Program: Mathematics MS

Committee Chair: Michal Kopera

Committee: Michal Kopera, Donna Calhoun, Grady Wright

Abstract: Adaptive mesh refinement (AMR) enables efficient solution of partial differential equations by dynamically allocating computational resources to regions requiring higher resolution. It has been demonstrated that deep reinforcement learning agents could learn effective mesh adaptation policies. However, practical deployment requires a systematic understanding of how training parameters affect performance across diverse computational scenarios.

This thesis presents a parameter optimization study analyzing the relationship between deep reinforcement learning for adaptive mesh refinement (DRL-AMR) training parameters and model performance. We implement an independent DRL-AMR system with a discontinuous Galerkin solver and actor-critic (A2C) algorithm for one-dimensional linear advection.

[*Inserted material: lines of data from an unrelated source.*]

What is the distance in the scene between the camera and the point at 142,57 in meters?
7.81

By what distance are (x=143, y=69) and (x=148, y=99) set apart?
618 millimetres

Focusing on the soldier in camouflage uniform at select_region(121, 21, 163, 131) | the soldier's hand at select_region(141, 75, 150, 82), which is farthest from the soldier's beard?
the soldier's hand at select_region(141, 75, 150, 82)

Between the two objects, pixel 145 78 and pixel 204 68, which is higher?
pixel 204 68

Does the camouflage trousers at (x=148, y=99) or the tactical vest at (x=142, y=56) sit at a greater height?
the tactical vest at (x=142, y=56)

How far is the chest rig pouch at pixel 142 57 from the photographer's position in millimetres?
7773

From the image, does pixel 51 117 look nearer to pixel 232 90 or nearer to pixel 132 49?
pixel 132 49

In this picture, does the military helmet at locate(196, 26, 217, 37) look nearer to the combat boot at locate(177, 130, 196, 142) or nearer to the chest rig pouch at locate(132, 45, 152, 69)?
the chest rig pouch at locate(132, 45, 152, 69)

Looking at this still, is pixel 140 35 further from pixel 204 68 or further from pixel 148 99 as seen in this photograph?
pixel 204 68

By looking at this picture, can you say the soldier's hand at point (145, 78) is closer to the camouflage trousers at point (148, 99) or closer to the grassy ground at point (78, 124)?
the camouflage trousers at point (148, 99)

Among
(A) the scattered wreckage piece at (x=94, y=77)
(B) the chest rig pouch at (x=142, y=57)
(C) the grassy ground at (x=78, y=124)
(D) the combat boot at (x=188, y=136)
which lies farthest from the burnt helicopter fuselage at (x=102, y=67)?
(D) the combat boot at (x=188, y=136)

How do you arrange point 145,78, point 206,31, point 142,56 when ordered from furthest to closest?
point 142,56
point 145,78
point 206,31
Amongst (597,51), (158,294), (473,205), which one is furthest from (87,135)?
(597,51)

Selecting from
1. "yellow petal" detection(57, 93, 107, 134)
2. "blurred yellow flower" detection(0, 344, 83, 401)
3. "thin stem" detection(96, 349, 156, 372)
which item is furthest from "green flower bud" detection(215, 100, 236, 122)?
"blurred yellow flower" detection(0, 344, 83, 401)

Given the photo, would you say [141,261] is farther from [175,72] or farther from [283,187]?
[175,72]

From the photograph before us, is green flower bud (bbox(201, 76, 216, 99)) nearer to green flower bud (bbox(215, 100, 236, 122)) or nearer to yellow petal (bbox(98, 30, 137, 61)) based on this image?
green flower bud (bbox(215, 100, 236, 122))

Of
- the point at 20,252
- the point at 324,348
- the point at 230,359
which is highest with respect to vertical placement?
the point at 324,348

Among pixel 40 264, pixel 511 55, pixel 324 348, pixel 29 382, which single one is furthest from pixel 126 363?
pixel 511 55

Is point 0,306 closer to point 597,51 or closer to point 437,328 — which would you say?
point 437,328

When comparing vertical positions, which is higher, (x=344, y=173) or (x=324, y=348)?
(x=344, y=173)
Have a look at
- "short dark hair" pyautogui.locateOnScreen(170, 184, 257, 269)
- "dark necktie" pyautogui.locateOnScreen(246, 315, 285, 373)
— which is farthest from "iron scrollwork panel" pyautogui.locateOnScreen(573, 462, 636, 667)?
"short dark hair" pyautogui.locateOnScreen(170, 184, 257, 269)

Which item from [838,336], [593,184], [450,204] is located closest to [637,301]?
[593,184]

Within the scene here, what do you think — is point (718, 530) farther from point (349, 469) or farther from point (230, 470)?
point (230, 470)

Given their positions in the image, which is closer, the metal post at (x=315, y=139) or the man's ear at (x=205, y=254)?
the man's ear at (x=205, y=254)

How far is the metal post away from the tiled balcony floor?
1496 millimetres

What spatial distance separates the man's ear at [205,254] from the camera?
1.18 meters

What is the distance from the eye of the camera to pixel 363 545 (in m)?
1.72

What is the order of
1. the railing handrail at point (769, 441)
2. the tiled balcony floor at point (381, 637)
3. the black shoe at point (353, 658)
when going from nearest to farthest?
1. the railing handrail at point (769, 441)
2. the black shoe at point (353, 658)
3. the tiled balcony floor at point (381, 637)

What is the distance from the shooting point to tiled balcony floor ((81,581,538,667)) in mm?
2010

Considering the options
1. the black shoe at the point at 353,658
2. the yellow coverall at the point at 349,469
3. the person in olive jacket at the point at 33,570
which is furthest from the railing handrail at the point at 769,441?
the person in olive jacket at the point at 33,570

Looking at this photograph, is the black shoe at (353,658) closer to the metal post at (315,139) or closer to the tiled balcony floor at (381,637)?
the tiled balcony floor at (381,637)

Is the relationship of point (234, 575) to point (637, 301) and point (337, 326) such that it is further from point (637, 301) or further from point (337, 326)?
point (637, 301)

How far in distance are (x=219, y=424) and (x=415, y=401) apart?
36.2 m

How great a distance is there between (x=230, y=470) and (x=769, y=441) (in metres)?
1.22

The study explores four key parameters across 81 training configurations, with each model evaluated across nine deployment scenarios for 729 total assessments.

Using Pareto optimization techniques, we identify optimal parameter combinations for different deployment objectives. Results show that properly configured DRL-AMR models achieve 58\% to 80\% computational cost savings compared to full-refinement no-AMR baselines while maintaining comparable accuracy to traditional AMR methods.

This work contributes a systematic parameter sensitivity analysis and multi-objective optimization framework providing a foundation for advancing DRL-AMR research toward practical computational tools for scientific computing applications.